Calibre is a widely used ebook library tool that can convert ebooks to and from just about any format and help you load said ebook on to just about any device. One of its lesser known features is the ability to act as a content server either on a local network or on the web.
I've tested using calibre as an online content server a few times, but I never left it running because I didn't want to find out the hard way that a hacker could exploit calibre and gain access to the rest of my files on my system. But according to one computer security expert, around 1,800 other people aren't as cautious.
I love reading, and I especially like my e-readers. They allow you to carry and travel with hundreds of books. Calibre is an open source e-book management application, and probably one of the most popular. It's capable of running a server to allow remote users to browse and download books. Knowing this and being a pentester by trade, I became quite curious if there was any notable presence of Calibre on the internet. In it's default configuration, Calibre does not require any authentication to access the web interface. Using Shodan.io, we can search for the keyword Calibre in the server HTTP header.

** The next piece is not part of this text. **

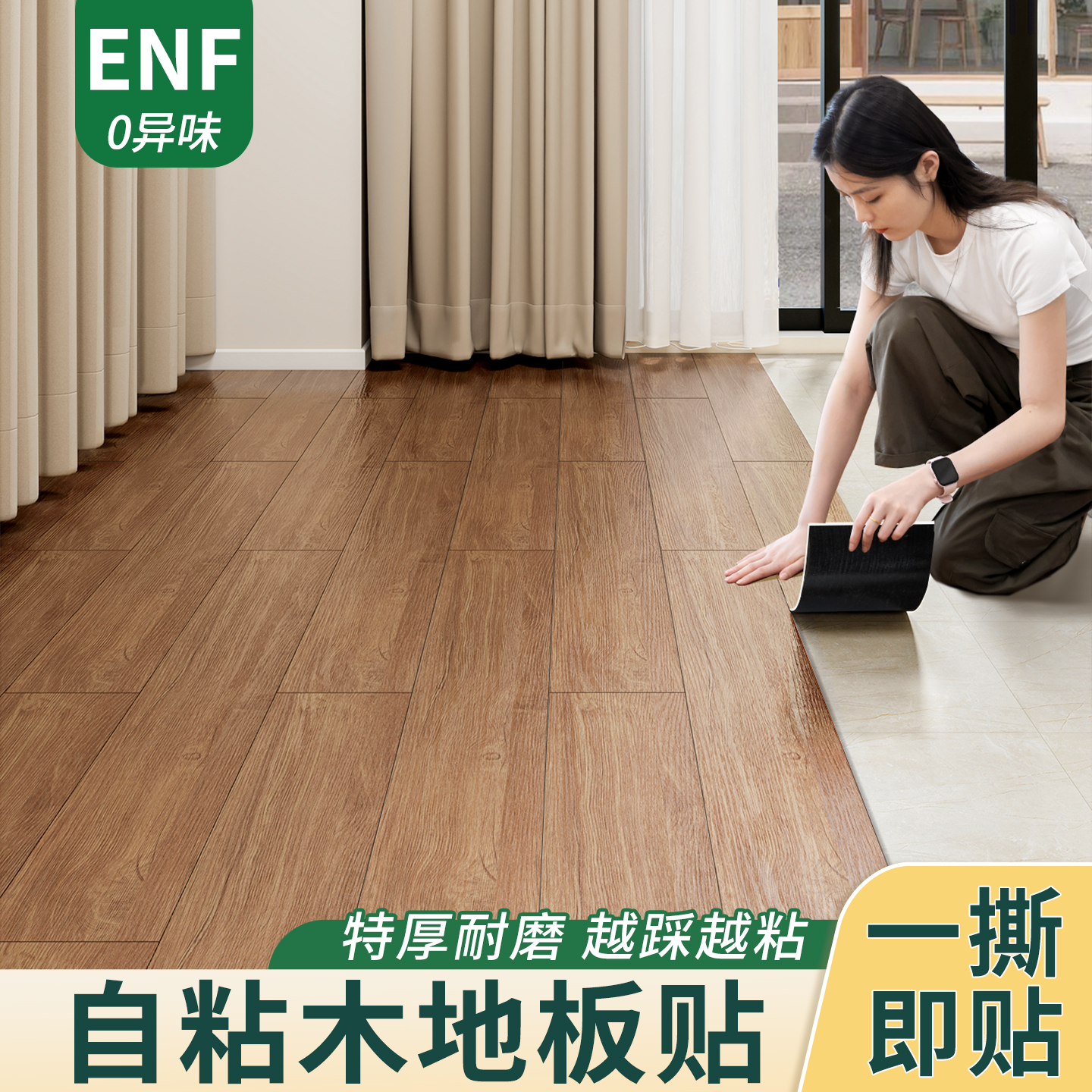 【防水不翘边】木纹地板贴自粘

They did indeed find calibre content servers running on the open web; according to the results page on Shodan, there are around 1,863 instances running right now. (I say "around" because some results are false positives.)

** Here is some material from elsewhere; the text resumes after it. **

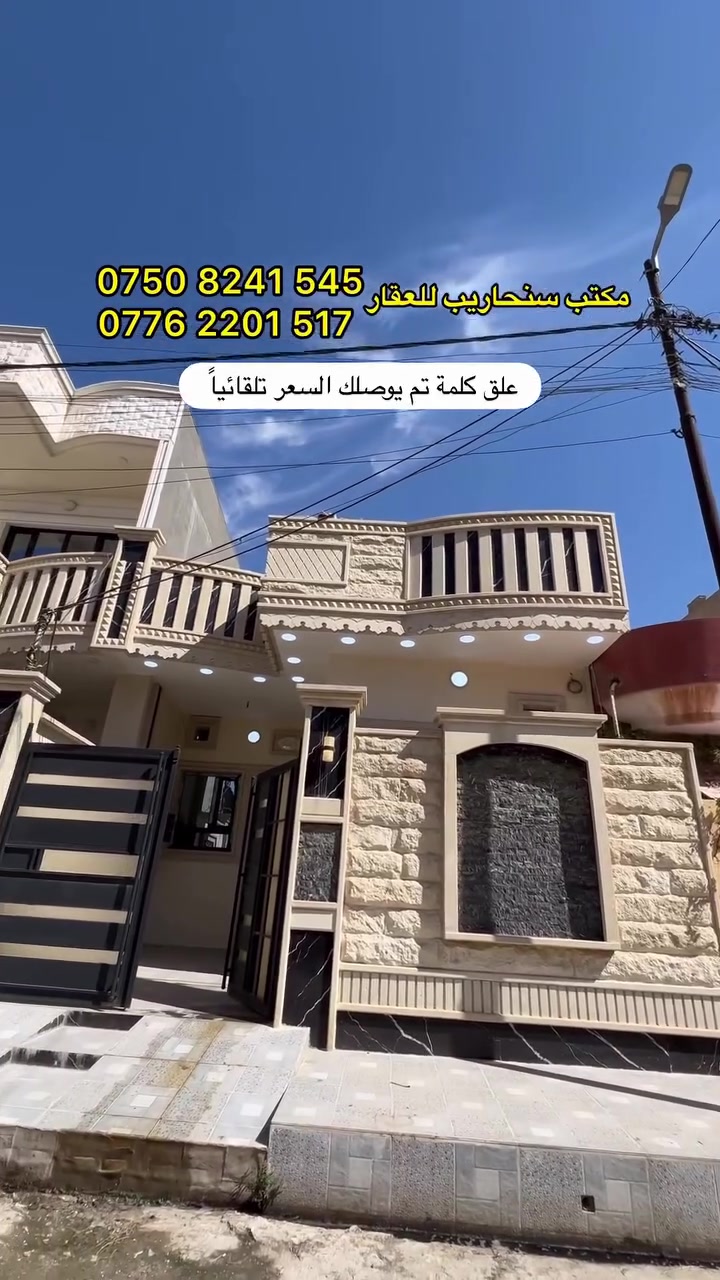 بيت للبيع • فلسطين سايدين • ١٢٥م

We can see all sorts of interesting details from the Shodan results. For examples, the IP addresses for these content servers are concentrated in the biggest ebook markets (US, UK, Germany, France), and the most commonly used OSes were Windows 7, Windows 8, and a really old version of Windows 7.
Or so the results suggest; most of the data is behind a paywall.

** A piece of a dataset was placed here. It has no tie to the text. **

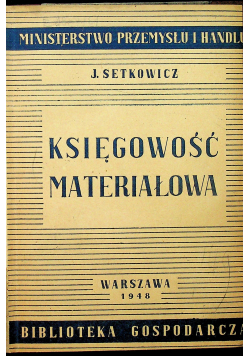 Księgowość materiałowa 1948 r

One thing I did notice is that a number of the calibre content servers that I could access were completely open. They didn't require a password or any other type of authentication. (Other content servers did require you to know the password.) A number of the unprotected content servers had copies of copyrighted ebooks, making them de facto pirate servers (essentially mini Internet Archives).
To be clear, these open content servers are not easy to find - you have to know a little about the web and know about Shodan or you may never find them. But once you learn those two nuggets of info you will have access to a large and illicit library of ebooks.
My source noted that they could identify over 10,000 titles from the server manifests alone:
Of the original 1,800 or so servers from Shodan, we were able to download the manifest file from 225 Calibre servers. Note this doesn't include unauthenticated servers which don't offer the manifest file. I didn't write a crawler to parse individual titles and requesting potentially 100s of pages from a single host.
From the 225 Calibre servers, I was able to identify about 10,000 unique titles. Some interesting observations:
- Ironically, there's a number of "cybersecurity" titles.
- I tried searching through the titles for sensitive documents such as "receipt" or "invoice" or "tax". Nothing.
- Unsurprisingly given world demographics, a large number of titles are not English. This might have hamstringed my manual analysis.
If you are running a calibre content server, you might want to check the security just in case.